> _Aim of the task_:
Your reply should repeat all records verbatim and contain no images.

** Opening Exercise data block **

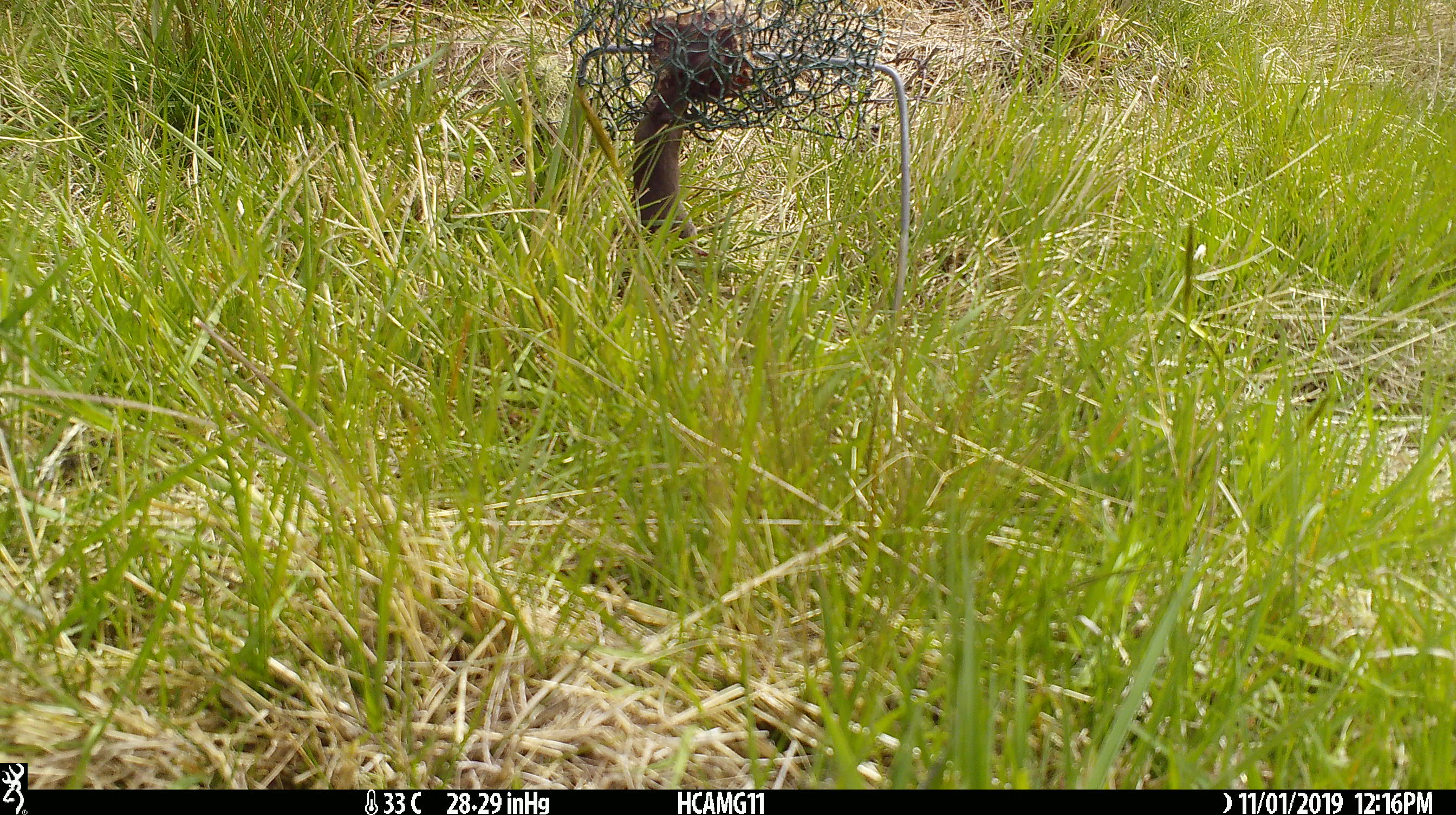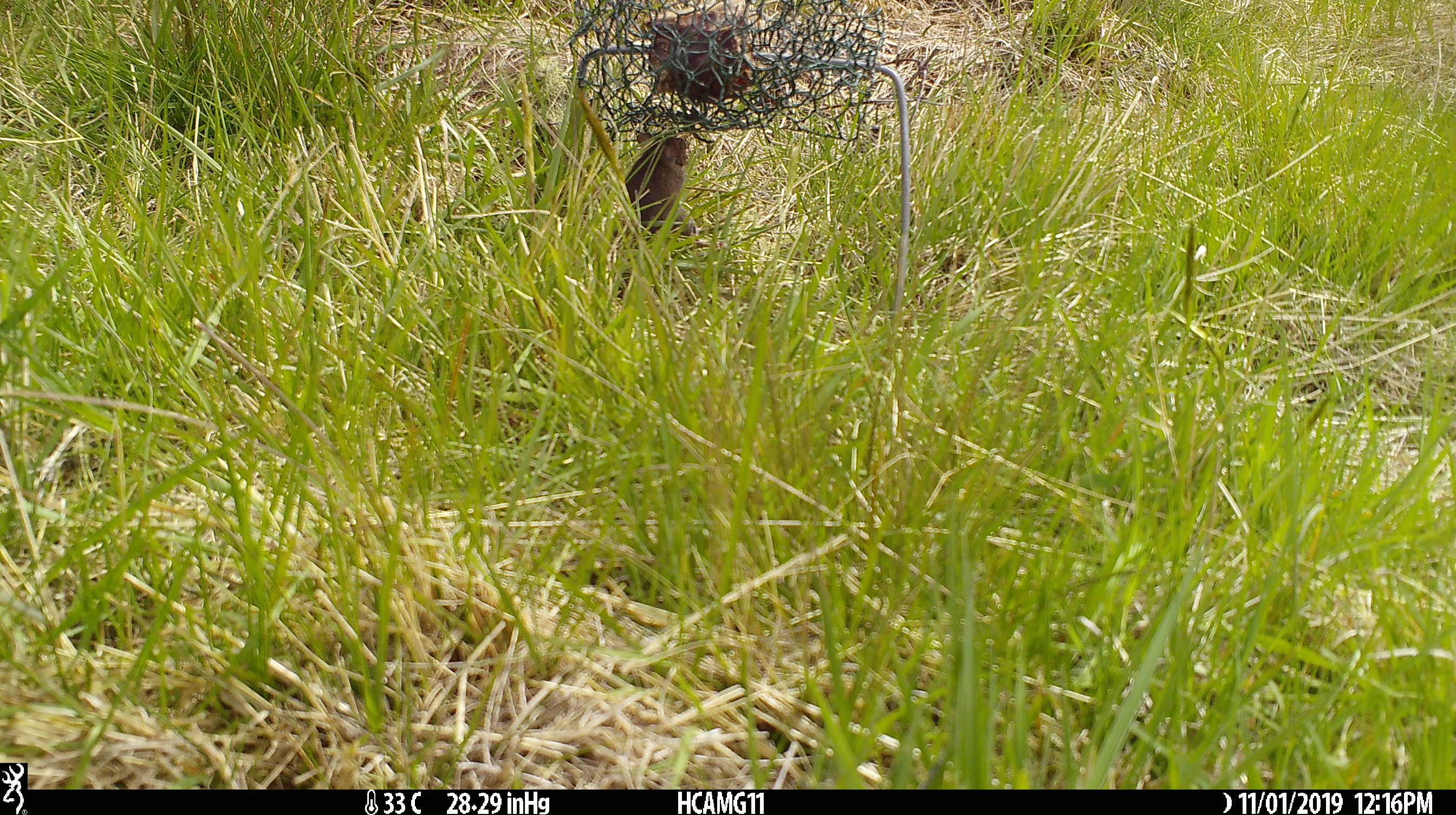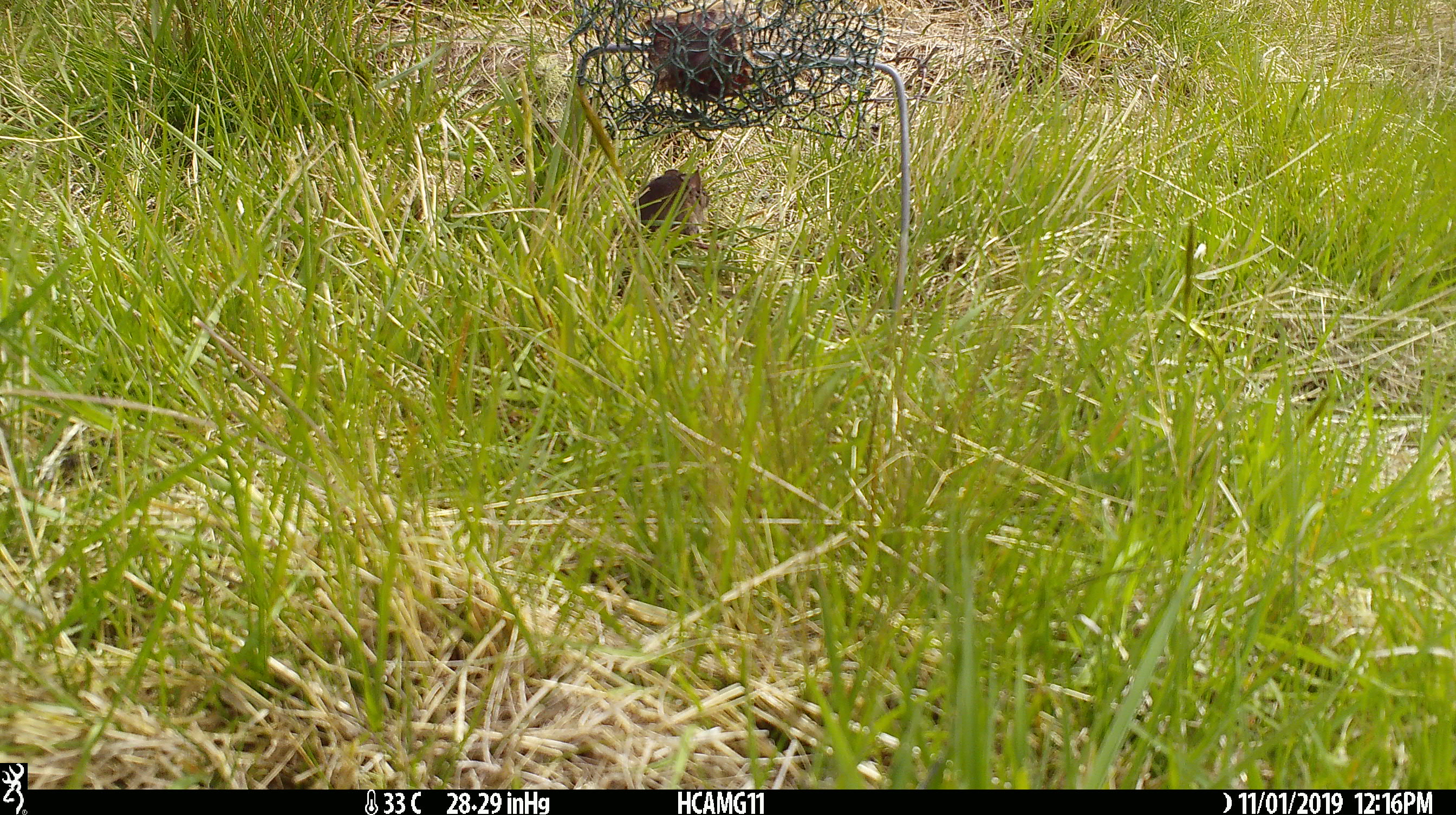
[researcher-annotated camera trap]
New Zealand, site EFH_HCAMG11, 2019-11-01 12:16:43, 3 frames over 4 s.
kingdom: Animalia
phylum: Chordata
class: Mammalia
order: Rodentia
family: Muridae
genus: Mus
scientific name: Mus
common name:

** Closing Exercise data block **

> _Result of the exercise_:
[researcher-annotated camera trap]
New Zealand, site EFH_HCAMG11, 2019-11-01 12:16:43, 3 frames over 4 s.
kingdom: Animalia
phylum: Chordata
class: Mammalia
order: Rodentia
family: Muridae
genus: Mus
scientific name: Mus
common name:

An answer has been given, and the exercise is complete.